**Consigne**
Recopiez fidèlement le passage du texte sur la session parlementaire dans les Grisons qui commence par les mots contenant "Un doigt d’Europe" et se termine par "minutes de bus.".

Un doigt d’Europe figure également au menu, avec un rapport du Conseil fédéral, dont on pressent déjà qu’il sera pétillant d’audace. Entre deux ballades bucoliques et trois plongeons dans l’étang japonais, mesdames et messieurs les parlementaires feront tourner à plein la machine à bitume: 3 milliards de plus pour les autoroutes. Ce qui placera sans doute ce petit monde requinqué d’air pur en pole-position idéale pour trancher une bruyante et vieille question: faut-il lever l’interdiction de la Formule 1 en Suisse?

Enfin lors d’une séance qu’on verrait bien s’achever au bar ou dans les caves du Waldhaus, on évoquera la perspective d’une taxation de la bière.

Tiens, rien, curieusement, sur la politique d’intégration. Rhäzüns pourtant n’est pas loin de Flims. C’est en tout cas aussi dans les Grisons, à 30 minutes de bus.

**Extraits de données**
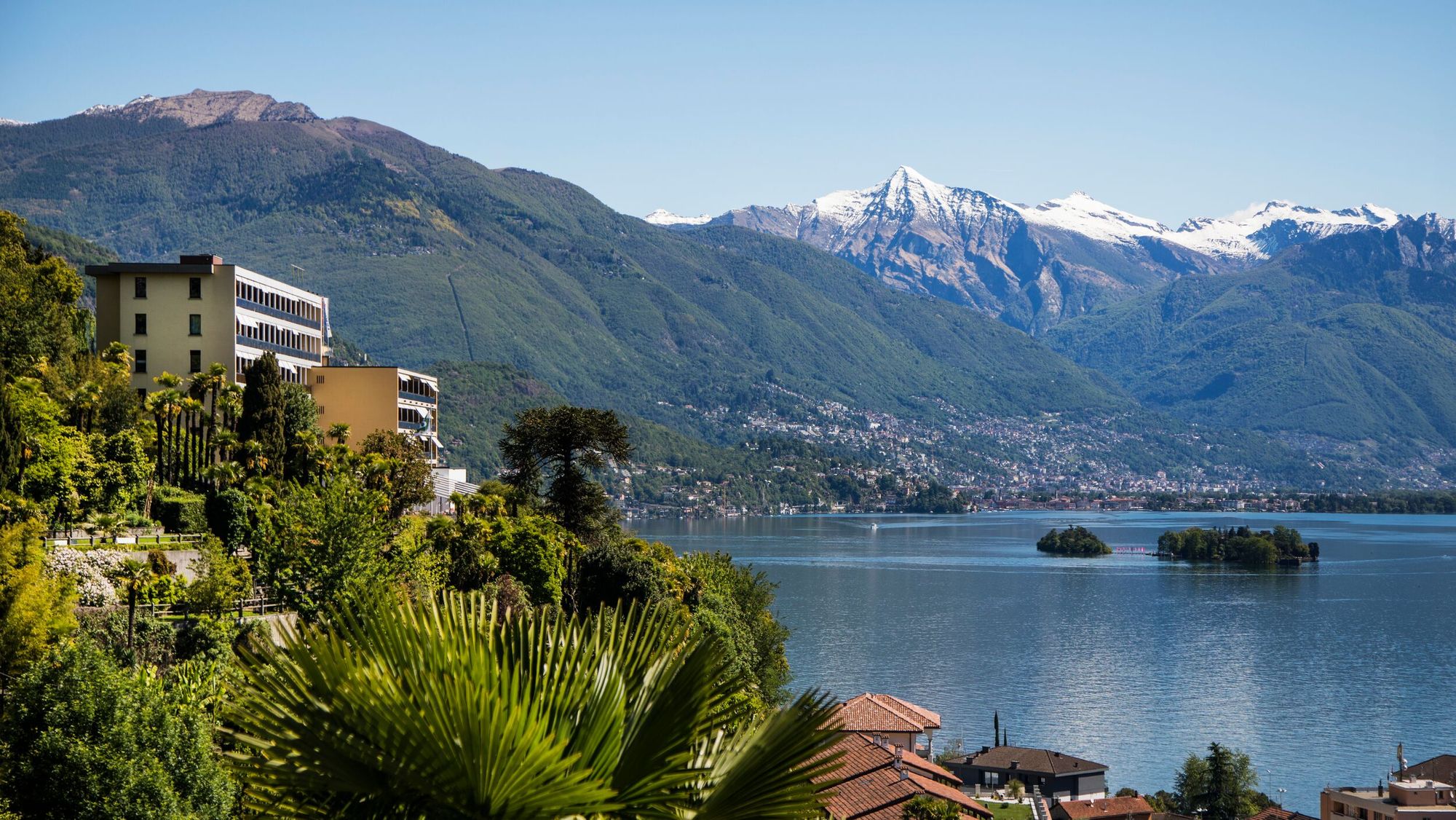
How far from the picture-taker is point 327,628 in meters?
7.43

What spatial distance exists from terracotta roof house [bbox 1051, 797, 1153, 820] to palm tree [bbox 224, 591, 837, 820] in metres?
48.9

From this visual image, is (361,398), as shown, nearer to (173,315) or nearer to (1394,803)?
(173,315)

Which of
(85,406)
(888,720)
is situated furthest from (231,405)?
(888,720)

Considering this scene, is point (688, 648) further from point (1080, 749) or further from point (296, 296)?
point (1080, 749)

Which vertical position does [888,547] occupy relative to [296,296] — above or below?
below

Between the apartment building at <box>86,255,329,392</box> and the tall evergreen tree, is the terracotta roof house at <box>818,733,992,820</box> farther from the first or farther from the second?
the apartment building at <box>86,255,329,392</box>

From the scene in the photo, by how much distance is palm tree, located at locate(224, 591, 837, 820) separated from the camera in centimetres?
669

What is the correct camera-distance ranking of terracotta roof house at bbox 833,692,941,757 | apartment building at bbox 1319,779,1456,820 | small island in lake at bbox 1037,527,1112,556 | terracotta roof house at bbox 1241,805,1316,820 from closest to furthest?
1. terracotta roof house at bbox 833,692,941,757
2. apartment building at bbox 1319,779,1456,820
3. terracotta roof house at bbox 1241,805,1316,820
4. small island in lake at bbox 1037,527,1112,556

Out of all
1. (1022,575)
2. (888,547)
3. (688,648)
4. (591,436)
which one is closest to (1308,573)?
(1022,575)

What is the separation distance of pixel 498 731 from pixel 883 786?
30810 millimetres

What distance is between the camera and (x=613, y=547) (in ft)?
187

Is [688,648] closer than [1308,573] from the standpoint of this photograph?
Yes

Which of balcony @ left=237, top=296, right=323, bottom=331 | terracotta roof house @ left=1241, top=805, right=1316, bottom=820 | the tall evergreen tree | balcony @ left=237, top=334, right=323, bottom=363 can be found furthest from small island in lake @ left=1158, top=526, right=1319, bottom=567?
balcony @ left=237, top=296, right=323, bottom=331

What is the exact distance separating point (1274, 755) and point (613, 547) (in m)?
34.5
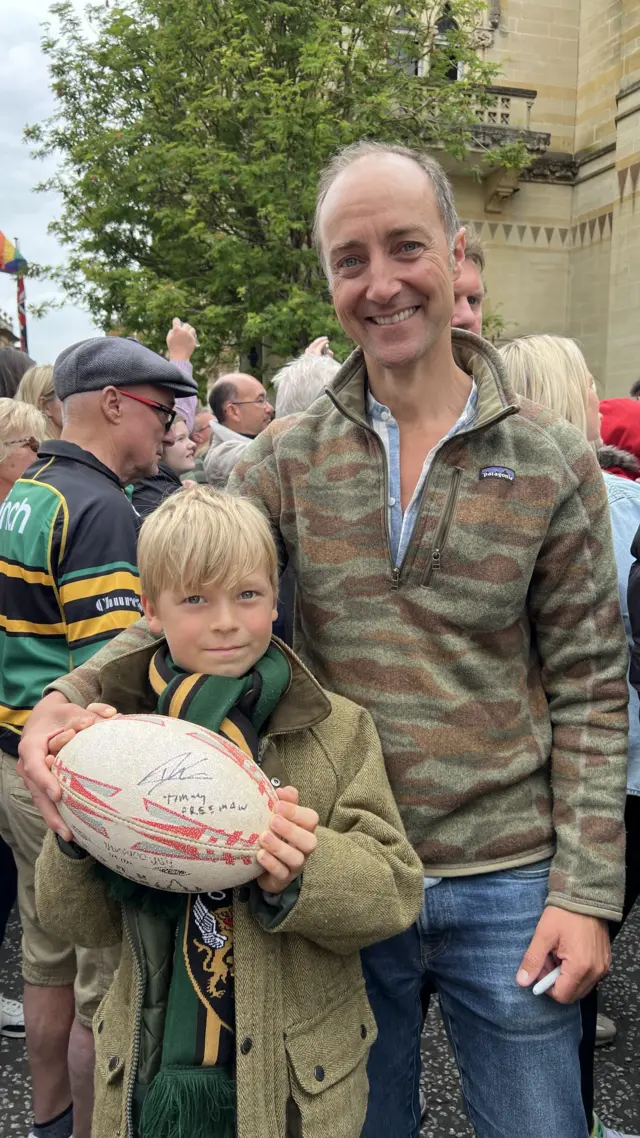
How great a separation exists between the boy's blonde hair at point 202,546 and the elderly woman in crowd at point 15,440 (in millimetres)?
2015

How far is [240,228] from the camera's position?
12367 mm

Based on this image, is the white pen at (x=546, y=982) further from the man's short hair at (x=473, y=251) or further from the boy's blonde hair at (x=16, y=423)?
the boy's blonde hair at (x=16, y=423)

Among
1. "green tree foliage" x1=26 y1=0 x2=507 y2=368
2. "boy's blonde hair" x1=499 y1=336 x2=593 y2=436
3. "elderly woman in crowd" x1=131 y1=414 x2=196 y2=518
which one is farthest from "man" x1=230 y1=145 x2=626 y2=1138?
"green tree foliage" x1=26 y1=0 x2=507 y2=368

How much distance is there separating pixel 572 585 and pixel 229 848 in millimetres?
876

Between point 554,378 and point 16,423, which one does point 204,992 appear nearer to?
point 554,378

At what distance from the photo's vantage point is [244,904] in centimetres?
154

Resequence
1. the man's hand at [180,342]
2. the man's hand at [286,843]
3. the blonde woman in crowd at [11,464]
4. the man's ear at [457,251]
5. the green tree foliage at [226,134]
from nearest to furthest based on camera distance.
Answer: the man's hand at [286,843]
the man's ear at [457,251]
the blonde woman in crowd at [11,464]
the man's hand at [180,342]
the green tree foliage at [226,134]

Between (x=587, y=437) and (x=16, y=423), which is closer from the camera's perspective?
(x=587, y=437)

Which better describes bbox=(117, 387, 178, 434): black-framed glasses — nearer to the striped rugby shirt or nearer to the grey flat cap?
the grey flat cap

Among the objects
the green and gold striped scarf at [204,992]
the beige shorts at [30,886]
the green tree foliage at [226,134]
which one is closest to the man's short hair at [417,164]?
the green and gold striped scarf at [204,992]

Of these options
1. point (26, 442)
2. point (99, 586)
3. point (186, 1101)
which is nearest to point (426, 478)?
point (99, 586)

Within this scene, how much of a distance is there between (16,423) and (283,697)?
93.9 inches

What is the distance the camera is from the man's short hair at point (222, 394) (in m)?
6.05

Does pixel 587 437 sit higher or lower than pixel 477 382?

**Solution complète**
Un doigt d’Europe figure également au menu, avec un rapport du Conseil fédéral, dont on pressent déjà qu’il sera pétillant d’audace. Entre deux ballades bucoliques et trois plongeons dans l’étang japonais, mesdames et messieurs les parlementaires feront tourner à plein la machine à bitume: 3 milliards de plus pour les autoroutes. Ce qui placera sans doute ce petit monde requinqué d’air pur en pole-position idéale pour trancher une bruyante et vieille question: faut-il lever l’interdiction de la Formule 1 en Suisse?

Enfin lors d’une séance qu’on verrait bien s’achever au bar ou dans les caves du Waldhaus, on évoquera la perspective d’une taxation de la bière.

Tiens, rien, curieusement, sur la politique d’intégration. Rhäzüns pourtant n’est pas loin de Flims. C’est en tout cas aussi dans les Grisons, à 30 minutes de bus.